Consistent with the extraordinary nature of coram nobis relief, the Hirabayashi court adopted the following framework for deciding when the writ should issue:
See also United States v. Kwan, 407 F.3d 1005, 1011 (9th Cir. 2005); Matus-Leva, 287 F.3d at 760. Because these requirements are conjunctive, failure to satisfy any one of them is fatal. See, e.g., United States v. McClelland, 941 F.2d 999, 1002 (9th Cir. 1991).
The parties' briefs focus primarily on the fourth element of the Hirabayashi test. Abramian contends this element is satisfied because the Sixth Amendment right to counsel is most fundamental right, and an attorney's failure to advise of possible immigration consequences is a cognizable basis for asserting ineffective assistance of counsel following the Supreme Court's decision in Padilla v. Kentucky, 559 U.S. 356 (2010).
The Sixth Amendment guarantees all criminal defendants the right to effective assistance of counsel. Strickland v. Washington, 466 U.S. 668, 686 (1984) ("[T]he Court has recognized that `the right to counsel is the right to the effective assistance of counsel,'" quoting McMann v. Richardson, 397 U.S. 759, 771, n. 14 (1970)). An individual no longer in custody may utilize a petition for writ of coram nobis to attack her conviction on ineffective assistance of counsel grounds. United States v. Mett, 65 F.3d 1531, 1534 (9th Cir. 1995). Such an attack satisfies the fundamental error requirement of Hirabayashi. See Kwan, 407 F.3d at 1014 ("Kwan may satisfy the fundamental error requirement by establishing that he received ineffective assistance of counsel").
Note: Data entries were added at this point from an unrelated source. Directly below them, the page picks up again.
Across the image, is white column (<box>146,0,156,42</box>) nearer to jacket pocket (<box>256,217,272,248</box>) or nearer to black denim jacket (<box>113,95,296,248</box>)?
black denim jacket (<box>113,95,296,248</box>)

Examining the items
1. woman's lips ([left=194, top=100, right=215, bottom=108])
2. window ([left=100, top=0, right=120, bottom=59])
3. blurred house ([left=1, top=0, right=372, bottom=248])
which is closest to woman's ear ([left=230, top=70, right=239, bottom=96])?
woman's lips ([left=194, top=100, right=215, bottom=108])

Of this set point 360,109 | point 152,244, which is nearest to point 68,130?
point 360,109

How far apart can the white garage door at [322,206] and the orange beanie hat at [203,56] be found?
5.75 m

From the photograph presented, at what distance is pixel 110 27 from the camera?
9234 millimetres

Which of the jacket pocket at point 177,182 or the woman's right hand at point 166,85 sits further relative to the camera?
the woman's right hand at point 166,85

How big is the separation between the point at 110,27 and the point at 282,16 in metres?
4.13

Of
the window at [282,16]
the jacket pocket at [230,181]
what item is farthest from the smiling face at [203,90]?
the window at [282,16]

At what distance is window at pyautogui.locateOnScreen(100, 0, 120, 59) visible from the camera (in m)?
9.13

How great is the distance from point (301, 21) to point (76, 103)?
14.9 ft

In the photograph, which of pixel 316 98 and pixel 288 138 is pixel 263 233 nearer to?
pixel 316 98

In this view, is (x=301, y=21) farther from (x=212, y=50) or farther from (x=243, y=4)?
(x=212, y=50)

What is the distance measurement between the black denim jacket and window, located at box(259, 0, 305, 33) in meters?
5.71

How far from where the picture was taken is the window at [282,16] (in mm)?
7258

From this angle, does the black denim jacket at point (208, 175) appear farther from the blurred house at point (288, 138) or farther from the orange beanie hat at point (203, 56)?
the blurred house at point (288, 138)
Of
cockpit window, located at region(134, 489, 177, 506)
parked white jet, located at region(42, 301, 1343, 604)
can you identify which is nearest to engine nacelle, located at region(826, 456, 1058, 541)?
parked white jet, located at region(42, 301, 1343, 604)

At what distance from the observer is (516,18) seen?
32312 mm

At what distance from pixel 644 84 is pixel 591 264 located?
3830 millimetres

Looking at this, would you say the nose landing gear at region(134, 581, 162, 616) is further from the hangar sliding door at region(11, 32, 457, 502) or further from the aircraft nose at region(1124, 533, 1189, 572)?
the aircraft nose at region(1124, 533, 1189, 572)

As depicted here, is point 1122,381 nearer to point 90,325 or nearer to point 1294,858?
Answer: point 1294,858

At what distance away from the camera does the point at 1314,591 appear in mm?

In 2010, the Supreme Court held in Padilla v. Kentucky that counsel's failure to advise a client of the risk that his or her conviction might result in removal was a cognizable basis for an ineffective assistance of counsel claim under Strickland. 559 U.S. at 374 ("[W]e now hold that counsel must inform her client whether his plea carries a risk of deportation"). Prior to Padilla, courts held that the failure to advise a client of immigration consequences was not a cognizable ground upon which to claim ineffective assistance of counsel because immigration consequences were considered only collateral matters, "i.e., those matters not within the sentencing authority" of the trial court. Padilla, 559 U.S. at 364. See Chaidez v. United States, 133 S.Ct. 1103, 1100 1109 (2013) (observing that, prior to Padilla, all ten federal appellate courts to consider the question, and appellate courts in thirty states, had concluded that counsel's failure to inform a defendant of the collateral consequences of a guilty plea was not a violation of the Sixth Amendment, while only two state courts had reached a contrary conclusion).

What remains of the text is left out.